Brooklyn Bridge「The Worst That Could Happen」
https://www.youtube.com/watch?v=1Wn04VG_D3g
The Lettermen「The Worst That Could Happen」
https://www.youtube.com/watch?v=IHSUo0Wd5qA
J. Vincent Edwards「The Worst That Could Happen」
https://www.youtube.com/watch?v=aERD_9d5Q5Q
「Orange Air」
この曲も大好き!素晴らしいコーラス・ワークで楽しませてくれる、ドラマティックで躍動するポップ・ソウルです。
https://www.youtube.com/watch?v=V0jfxEqEHS8
Arsonists「What You Want」、Jibbs「Yeah Boii」、Wise Intelligent「Mama Cry」、Lloyd Banks「Practice」、Ago「Questa E' Per...」等のサンプリング・ソースとなっています。
Lloyd Banks「Practice」
https://www.youtube.com/watch?v=h3KDS38e3L0
「Paper Cup」
アルバムからの1stシングル。ソフトロック好きの人は気に入るであろうドリーミーなポップ・ソウル。完成度ではアルバム随一かもしれませんね。

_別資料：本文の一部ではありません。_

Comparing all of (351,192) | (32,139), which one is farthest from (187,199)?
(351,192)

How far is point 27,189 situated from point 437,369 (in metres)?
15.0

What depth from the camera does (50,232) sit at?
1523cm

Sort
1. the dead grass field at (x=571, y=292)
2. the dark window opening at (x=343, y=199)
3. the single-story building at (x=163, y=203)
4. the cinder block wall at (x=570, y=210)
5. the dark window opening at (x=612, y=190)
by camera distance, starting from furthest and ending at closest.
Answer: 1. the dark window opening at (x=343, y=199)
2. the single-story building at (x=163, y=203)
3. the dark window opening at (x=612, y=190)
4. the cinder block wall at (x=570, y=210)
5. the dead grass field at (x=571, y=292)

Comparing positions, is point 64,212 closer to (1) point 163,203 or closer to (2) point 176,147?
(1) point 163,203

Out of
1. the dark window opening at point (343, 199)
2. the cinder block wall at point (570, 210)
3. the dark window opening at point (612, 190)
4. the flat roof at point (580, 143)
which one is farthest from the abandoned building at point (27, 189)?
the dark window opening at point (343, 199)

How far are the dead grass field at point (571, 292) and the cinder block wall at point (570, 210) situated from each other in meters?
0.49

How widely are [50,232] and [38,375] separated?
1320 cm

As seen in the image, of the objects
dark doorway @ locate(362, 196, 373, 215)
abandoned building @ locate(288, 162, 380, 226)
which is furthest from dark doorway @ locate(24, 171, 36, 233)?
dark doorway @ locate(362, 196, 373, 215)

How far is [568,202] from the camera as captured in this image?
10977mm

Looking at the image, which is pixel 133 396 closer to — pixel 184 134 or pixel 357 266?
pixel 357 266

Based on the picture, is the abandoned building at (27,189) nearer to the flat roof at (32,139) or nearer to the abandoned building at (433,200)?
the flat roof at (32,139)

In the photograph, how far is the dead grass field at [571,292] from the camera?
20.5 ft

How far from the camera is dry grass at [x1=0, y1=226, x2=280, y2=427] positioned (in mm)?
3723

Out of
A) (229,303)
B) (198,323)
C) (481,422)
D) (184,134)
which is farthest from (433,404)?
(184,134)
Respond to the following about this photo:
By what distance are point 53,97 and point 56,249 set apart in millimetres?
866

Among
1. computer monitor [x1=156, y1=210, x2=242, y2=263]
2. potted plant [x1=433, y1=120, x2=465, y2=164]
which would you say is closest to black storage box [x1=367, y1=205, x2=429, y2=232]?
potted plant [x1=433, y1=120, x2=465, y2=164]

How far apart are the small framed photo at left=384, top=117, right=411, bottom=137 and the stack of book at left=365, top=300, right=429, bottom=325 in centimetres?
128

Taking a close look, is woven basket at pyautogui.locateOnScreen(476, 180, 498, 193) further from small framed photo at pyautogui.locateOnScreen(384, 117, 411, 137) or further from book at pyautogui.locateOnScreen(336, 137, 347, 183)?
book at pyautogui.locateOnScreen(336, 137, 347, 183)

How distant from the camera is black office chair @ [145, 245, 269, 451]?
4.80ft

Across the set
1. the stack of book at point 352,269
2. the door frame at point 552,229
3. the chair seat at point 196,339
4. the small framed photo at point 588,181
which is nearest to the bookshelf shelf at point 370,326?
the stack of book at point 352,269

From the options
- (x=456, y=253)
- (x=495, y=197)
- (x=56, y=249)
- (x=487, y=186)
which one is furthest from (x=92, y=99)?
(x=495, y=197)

https://www.youtube.com/watch?v=-IglqUVVR-k
Ray Bryant、Bud Shankがカヴァーしています。
Ray Bryant「Paper Cup」
https://www.youtube.com/watch?v=x7FkRfiW1k0
Bud Shank「Paper Cup」
https://www.youtube.com/watch?v=5FCKJbLJ77Y
「Epilogue」
美しいストリングを配したエピローグ。
The 5th Dimensionの他の初期作品もチェックを!
『Up, Up and Away』(1967年)
『Stoned Soul Picnic』(1968年)
『The Age of Aquarius』(1969年)
『Portrait』(1970年)
『Live!!』(1971年)
『Greatest Hits on Earth』(1972年)
フィフス・ディメンション、いいですね。
特にボーンズ・ハウのサウンドプロダクションって大好きなんですよ。ちょっと後のモンキーズの「Someday Man」とか。ジョー・オズボーンとハル・ブレインのリズム隊も最高です。
ありがとうございます。
ヒット曲はありませんが、サイケで、ポップで、ソウルな1967年らしい1枚ですね。
>特にボーンズ・ハウのサウンドプロダクションって大好きなんですよ。
240さんらしい着眼点(着耳点?)ですね!
お互いの楽しみ方で5th Dimensionを満喫しましょう。